Ashton doesn’t have much screentime in this episode (his first appearance is preceded by Charlie’s funeral), but he still spins his shoehorned exposition with unexpected comic grace. It’s apparent that Walden is modeled after every famous, introverted Silicon Valley-type—including an irrational snappiness. When the subject of the web master’s $1.3 billion fortune comes up in conversation (over a few appletinis), Walden takes a jab at Alan for owning a Zune. Completely random, but it does liven the character up a bit, which means we probably won’t be seeing mopey, disaffected Ashton for too long this season.
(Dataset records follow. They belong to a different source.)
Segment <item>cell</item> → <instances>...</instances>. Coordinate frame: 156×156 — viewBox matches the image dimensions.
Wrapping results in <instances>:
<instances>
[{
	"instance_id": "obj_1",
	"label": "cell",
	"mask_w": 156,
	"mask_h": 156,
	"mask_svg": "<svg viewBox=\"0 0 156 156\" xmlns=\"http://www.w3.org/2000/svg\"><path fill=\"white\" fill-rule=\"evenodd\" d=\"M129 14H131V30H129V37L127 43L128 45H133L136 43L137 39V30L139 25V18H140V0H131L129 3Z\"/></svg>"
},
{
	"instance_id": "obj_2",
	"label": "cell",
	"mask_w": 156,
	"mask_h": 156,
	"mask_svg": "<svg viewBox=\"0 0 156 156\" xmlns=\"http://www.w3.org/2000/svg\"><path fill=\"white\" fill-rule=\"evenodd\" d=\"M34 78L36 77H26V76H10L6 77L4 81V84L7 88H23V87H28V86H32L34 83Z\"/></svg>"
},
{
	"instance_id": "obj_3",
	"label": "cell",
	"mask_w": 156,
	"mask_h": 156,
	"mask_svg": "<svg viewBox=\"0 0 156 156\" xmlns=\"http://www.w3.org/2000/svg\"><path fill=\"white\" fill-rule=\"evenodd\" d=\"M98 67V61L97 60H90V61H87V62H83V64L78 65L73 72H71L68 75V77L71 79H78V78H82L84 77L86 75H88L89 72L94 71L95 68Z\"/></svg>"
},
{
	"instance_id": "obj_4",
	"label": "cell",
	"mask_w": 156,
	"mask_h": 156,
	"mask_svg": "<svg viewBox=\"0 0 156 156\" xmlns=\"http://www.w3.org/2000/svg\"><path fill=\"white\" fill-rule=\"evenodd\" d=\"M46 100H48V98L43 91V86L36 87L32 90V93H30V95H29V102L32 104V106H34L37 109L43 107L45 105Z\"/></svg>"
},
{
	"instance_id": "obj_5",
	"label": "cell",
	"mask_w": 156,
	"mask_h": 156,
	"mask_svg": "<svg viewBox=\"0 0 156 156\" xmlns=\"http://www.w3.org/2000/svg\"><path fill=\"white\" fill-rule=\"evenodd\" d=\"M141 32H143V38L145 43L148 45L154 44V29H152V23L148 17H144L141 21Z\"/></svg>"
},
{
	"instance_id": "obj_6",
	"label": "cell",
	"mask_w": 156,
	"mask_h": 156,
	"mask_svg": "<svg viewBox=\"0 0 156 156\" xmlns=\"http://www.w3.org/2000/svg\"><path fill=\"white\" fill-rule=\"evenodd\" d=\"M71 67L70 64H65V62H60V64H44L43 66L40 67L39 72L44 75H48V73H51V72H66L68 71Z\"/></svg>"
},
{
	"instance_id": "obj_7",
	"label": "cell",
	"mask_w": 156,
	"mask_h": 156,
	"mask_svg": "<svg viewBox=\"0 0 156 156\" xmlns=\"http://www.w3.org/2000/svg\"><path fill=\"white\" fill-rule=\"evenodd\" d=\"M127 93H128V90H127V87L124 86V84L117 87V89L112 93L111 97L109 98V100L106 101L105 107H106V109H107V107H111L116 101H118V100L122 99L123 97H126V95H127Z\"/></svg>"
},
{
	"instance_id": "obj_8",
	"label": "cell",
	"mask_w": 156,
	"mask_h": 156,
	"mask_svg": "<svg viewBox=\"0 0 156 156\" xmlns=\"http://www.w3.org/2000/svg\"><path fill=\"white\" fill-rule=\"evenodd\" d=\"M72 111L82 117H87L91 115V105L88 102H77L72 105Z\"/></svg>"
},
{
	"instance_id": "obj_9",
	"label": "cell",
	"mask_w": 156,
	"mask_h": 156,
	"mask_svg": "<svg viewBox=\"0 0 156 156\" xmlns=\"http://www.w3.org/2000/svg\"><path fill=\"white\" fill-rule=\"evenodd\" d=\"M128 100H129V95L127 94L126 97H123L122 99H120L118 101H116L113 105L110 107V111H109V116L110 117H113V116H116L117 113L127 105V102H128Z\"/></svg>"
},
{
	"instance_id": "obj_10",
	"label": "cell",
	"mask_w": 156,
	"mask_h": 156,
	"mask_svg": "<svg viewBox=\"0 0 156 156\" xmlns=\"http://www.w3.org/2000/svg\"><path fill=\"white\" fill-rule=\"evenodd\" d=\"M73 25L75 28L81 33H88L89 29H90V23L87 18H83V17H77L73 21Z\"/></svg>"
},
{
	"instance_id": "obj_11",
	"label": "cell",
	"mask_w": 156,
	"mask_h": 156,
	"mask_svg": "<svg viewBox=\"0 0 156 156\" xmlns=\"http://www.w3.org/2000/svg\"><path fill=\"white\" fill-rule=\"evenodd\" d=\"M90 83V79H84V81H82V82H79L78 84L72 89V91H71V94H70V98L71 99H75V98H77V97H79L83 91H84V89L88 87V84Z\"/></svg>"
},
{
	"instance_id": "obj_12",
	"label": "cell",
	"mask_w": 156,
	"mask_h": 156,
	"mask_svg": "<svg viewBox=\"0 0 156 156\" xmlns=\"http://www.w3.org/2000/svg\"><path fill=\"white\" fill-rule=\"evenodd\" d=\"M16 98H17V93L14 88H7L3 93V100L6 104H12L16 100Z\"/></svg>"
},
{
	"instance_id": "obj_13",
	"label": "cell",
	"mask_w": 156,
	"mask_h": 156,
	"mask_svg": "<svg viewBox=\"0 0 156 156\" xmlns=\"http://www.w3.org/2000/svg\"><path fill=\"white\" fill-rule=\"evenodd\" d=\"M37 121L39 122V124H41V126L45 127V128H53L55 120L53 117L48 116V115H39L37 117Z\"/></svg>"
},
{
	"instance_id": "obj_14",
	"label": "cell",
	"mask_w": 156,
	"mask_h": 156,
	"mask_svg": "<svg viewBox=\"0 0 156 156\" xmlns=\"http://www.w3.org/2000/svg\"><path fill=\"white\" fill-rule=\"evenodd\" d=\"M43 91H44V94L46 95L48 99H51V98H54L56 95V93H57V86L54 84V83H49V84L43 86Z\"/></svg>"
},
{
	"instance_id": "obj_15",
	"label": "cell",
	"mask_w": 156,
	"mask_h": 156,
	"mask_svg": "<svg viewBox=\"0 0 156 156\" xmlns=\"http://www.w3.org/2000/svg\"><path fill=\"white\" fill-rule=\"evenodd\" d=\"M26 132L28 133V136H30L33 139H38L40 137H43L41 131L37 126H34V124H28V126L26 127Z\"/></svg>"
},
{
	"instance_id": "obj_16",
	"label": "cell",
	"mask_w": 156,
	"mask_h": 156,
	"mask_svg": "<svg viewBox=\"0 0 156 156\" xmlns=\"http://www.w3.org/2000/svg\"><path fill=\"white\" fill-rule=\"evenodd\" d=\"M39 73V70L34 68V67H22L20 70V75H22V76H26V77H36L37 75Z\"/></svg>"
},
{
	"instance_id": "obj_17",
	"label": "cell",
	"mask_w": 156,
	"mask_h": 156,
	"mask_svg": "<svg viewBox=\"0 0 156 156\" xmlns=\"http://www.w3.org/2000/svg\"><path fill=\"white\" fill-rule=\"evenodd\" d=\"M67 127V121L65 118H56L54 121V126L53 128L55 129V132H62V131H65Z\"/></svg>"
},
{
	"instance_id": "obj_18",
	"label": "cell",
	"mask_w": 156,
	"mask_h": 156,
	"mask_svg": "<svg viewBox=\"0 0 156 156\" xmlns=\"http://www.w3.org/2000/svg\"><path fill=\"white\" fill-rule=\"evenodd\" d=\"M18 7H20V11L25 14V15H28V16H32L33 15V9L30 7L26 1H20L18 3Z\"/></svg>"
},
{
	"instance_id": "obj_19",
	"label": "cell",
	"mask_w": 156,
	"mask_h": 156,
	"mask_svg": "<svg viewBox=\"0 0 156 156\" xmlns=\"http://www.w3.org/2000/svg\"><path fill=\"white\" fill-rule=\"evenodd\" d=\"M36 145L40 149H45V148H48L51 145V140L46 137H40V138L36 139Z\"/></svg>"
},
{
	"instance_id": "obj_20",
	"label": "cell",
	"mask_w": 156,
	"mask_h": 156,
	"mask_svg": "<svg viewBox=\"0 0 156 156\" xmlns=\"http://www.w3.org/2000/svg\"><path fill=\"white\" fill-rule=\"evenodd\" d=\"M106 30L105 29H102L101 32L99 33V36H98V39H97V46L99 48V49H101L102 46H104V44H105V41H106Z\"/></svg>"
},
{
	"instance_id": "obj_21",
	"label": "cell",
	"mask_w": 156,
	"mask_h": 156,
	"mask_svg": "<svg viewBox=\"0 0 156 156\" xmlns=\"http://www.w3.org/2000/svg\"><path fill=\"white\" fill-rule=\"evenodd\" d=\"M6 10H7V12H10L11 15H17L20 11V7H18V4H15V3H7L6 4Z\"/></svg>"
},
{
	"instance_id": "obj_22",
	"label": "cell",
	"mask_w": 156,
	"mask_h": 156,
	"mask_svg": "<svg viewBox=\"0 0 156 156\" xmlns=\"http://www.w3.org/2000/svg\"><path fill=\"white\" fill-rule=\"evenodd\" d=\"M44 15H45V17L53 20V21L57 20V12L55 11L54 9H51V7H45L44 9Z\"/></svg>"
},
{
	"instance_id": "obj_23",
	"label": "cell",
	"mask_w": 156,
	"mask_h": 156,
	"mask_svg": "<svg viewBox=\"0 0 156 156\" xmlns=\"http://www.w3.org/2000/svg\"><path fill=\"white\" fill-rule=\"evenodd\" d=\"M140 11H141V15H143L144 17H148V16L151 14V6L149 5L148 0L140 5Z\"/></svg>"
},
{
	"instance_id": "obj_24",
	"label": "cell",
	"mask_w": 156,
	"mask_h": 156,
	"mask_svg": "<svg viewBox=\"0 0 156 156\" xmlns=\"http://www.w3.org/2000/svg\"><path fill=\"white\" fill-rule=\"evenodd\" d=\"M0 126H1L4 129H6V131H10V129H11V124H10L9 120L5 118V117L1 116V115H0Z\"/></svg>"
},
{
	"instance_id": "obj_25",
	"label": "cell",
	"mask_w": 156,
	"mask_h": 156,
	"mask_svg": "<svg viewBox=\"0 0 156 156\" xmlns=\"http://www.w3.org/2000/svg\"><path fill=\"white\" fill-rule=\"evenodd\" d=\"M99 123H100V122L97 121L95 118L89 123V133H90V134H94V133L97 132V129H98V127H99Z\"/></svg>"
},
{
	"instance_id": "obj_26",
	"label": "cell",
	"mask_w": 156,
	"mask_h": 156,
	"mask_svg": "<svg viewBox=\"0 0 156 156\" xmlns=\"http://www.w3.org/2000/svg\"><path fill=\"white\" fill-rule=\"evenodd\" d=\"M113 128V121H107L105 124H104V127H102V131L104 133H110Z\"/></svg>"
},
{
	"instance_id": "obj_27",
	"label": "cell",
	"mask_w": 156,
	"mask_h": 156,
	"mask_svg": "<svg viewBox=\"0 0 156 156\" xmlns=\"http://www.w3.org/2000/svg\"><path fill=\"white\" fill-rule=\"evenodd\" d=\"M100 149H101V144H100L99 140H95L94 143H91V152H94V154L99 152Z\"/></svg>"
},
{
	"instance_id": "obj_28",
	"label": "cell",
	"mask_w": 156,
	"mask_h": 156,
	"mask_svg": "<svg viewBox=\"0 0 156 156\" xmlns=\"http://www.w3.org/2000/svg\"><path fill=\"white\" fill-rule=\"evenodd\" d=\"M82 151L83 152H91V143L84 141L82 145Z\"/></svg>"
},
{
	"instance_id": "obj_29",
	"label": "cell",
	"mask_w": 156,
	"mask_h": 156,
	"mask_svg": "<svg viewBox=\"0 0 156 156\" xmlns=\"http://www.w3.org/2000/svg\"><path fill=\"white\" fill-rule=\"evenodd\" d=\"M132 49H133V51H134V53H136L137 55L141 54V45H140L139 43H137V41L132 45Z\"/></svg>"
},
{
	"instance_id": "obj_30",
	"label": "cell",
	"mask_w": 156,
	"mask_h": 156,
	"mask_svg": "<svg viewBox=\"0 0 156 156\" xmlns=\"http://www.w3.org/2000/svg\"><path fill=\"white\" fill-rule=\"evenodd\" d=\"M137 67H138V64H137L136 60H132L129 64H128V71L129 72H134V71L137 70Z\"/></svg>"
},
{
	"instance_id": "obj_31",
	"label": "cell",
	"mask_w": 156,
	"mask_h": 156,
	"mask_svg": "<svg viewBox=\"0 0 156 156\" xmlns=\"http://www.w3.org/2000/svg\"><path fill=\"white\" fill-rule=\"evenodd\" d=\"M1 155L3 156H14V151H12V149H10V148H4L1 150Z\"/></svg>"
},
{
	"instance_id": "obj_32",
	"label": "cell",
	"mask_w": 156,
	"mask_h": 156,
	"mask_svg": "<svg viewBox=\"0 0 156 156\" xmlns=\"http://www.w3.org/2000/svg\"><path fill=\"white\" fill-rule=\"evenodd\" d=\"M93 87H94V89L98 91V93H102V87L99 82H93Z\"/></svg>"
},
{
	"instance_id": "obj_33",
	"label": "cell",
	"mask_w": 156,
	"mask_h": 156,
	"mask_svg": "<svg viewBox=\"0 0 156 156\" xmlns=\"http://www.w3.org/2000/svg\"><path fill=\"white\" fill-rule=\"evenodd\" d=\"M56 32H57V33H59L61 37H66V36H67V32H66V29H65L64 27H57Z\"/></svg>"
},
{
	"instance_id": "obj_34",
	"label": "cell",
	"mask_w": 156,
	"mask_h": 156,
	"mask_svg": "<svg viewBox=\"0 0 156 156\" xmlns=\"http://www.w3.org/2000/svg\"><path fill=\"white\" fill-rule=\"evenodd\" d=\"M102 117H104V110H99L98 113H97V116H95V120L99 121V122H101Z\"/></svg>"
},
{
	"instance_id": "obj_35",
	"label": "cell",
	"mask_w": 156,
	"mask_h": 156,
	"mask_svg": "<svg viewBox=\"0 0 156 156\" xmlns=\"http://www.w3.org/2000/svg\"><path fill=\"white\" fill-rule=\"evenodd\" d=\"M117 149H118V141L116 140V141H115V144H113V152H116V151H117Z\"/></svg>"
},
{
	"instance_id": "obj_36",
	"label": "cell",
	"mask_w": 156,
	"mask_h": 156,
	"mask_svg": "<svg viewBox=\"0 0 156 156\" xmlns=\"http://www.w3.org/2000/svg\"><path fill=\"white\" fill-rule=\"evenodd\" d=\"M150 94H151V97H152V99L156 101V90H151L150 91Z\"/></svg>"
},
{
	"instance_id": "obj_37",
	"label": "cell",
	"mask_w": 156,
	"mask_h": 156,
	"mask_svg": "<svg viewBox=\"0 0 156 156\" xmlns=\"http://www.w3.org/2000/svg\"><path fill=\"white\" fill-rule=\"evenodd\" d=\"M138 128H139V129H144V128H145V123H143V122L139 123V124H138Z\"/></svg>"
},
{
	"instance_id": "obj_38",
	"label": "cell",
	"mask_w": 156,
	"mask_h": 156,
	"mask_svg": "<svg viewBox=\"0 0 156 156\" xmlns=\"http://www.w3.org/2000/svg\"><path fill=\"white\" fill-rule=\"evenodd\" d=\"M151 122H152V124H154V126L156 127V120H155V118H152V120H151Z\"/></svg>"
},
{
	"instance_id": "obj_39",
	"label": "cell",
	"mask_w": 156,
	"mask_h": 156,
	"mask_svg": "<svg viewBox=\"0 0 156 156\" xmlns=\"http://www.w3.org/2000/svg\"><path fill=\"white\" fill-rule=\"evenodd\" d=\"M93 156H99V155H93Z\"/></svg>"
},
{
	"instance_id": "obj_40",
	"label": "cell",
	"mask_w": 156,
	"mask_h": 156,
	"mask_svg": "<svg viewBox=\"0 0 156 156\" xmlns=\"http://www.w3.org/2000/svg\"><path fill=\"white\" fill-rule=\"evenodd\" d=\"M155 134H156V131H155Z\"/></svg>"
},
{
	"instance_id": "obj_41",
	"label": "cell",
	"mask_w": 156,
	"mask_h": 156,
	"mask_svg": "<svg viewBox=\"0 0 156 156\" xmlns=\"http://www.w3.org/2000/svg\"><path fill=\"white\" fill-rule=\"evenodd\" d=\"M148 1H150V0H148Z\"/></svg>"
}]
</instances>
4. Wooing Women with Emotional Damage
Later in the lengthy bar scene, Alan and Walden cross paths with two, busty bar patrons (clearly out of Alan’s range—Charlie’s spirit obviously lives on). You might expect Ashton to lay it on thick here…but you’d only be half right. Somewhat in character, Walden breaks down in front of the women, admitting he’s still in love with his wife Bridget. Apparently that’s attractive, as the two women become enamored with him. It appeared Ashton was trying hard not to crack up mid-scene, but it didn’t stop the moment from working. Really, Ashton Kutcher acting like a sad puppy is the whole reason you hire Ashton Kutcher in the first place. Why do you think he grew the beard?
5. Nude Descending a Staircase
In the span of one episode, we’re treated to two Ashton Kutcher full-frontal shots. By the last scene, when the gangly, long-haired dude moseys down to the kitchen in his birthday suit (much to Berta’s delight), we’ve seen enough of Kutcher’s blurred-out, bare body. While Walden may turn out to be a funny, authentic stretch for the actor, it’s bit like this that feel like the easy route. Walking around naked and looking adorable for laughs? That’s the Ashton Kutcher I already know. Thankfully, there are signs that, down the line, we may get more of the one hinted at at the beginning of the episode.
Total Points: 29 – Three Charlie Sheen Heads!
A solid start for the Two and a Half Men reboot. It’s definitely the humor we’re already familiar with (two fart jokes, one self-pleasure joke and two threesome references), but Ashton adds enough of a twist to make it feel fresh.
Oh, did I forget to mention the .5 man Jake? He disappeared for this episode. Make room for Ashton—he’s back!